The episode was titled "Time of Death."
Eaton went to the emergency room and has since received counseling for anxiety and flashbacks, according to the complaint. His attorney, Larry Rabineau, said there is no lasting physical injury from the incident.
"The physical injury is not the big issue in the case," Rabineau said. "It is the emotional component of it. Every time he now has to go back on the set and deal with props, he second-guesses whether it was done right."
The lawsuit seeks unspecified medical expenses and damages for loss of income and earning capacity.
The lawsuit only names the maker of the defibrillator, Physio-Control Inc., as a defendant and states the company "knew or should have known that the production company who ordered this device would not have the training or experience or knowledge to determine if the device was live."

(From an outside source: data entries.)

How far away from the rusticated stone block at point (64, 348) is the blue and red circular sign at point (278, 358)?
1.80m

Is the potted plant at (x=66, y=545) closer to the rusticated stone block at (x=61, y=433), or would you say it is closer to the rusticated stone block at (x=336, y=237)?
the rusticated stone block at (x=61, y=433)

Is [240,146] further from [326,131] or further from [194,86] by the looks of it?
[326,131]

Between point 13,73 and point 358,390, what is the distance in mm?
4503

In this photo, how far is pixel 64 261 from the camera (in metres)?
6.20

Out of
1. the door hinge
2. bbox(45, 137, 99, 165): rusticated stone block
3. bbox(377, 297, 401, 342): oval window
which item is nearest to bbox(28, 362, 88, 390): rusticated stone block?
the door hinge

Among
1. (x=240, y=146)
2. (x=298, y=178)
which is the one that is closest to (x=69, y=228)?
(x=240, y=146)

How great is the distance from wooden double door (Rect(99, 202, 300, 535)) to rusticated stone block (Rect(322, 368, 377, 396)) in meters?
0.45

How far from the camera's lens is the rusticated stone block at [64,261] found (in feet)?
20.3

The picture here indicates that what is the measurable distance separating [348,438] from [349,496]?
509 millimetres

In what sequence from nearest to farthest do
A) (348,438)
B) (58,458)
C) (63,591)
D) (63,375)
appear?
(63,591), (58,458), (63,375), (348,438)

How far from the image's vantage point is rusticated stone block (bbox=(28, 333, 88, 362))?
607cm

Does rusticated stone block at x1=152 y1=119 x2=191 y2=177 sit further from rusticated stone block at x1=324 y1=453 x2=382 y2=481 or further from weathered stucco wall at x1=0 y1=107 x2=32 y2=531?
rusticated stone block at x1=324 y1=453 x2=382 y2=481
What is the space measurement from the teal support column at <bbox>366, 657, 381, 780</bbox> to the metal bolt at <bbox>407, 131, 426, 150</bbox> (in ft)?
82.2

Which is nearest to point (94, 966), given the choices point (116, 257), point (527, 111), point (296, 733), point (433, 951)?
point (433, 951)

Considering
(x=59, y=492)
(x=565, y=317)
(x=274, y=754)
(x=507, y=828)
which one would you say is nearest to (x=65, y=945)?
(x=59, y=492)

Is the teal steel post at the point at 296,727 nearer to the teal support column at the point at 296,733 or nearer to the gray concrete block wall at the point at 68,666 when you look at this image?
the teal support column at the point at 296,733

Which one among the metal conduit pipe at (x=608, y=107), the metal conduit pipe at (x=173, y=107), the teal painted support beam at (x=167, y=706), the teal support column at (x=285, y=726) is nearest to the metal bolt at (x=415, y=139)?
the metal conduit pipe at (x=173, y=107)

Rabineau said Eaton is wary of suing companies with whom he hopes to work in his acting career, including Bonanza Productions Inc., which produced the show.
"He wants to be as diplomatic as possible and yet maintain the integrity of the claim," Rabineau said.
A spokeswoman for Physio-Control, which is owned by medical device manufacturer Medtronic Inc., said the company does not comment on pending litigation.
A representative for Bonanza, producer of the "Vampire Diaries" and "Hellcats," declined to comment because the company had not been named in the lawsuit.